### Written task
Recast everything from the line containing "Which is furthest" down to the end of the material as a Markdown table with two columns, Row and Text, where Row numbers each line in order and Text gives the line itself. Leave out blank lines.

== == ==

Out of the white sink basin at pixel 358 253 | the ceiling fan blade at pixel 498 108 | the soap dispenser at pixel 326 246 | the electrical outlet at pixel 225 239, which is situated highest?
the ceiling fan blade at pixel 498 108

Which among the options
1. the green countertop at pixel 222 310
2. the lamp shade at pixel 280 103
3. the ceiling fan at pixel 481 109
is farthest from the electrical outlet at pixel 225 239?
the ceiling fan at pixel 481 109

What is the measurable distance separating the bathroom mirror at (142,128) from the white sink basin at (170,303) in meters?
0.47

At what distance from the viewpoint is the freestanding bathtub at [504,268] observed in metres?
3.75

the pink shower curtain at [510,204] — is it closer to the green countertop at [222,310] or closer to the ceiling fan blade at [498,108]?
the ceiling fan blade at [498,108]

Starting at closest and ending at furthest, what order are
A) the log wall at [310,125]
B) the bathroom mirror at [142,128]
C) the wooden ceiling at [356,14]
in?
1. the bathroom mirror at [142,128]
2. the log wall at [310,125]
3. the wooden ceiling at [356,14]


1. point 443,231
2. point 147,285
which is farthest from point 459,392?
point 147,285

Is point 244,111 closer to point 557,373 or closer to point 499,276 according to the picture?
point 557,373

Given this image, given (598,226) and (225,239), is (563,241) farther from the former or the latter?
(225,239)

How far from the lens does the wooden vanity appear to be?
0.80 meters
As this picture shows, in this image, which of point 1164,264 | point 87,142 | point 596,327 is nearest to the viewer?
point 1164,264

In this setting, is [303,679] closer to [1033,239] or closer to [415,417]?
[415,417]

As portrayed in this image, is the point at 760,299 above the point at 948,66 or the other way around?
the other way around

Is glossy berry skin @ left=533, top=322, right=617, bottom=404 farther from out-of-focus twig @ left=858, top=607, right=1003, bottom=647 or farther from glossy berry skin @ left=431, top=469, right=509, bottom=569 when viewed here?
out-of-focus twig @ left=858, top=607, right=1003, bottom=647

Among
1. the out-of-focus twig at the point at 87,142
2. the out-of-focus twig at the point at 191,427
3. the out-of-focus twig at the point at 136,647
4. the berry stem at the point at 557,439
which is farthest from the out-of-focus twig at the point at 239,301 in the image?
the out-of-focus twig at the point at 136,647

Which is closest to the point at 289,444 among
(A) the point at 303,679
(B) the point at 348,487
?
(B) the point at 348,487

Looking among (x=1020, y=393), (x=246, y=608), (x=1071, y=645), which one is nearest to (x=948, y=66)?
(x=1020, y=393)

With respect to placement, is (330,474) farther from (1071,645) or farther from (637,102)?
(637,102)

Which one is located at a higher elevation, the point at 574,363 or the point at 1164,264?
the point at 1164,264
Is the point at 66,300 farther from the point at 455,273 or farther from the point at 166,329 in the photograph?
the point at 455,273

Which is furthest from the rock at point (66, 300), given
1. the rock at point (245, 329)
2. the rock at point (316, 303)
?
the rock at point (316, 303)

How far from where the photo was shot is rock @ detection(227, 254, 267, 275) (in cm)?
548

== == ==

### Full answer
| Row | Text |
|---|---|
| 1 | Which is furthest from the rock at point (66, 300), given |
| 2 | 1. the rock at point (245, 329) |
| 3 | 2. the rock at point (316, 303) |
| 4 | ? |
| 5 | the rock at point (316, 303) |
| 6 | How far from where the photo was shot is rock @ detection(227, 254, 267, 275) (in cm)? |
| 7 | 548 |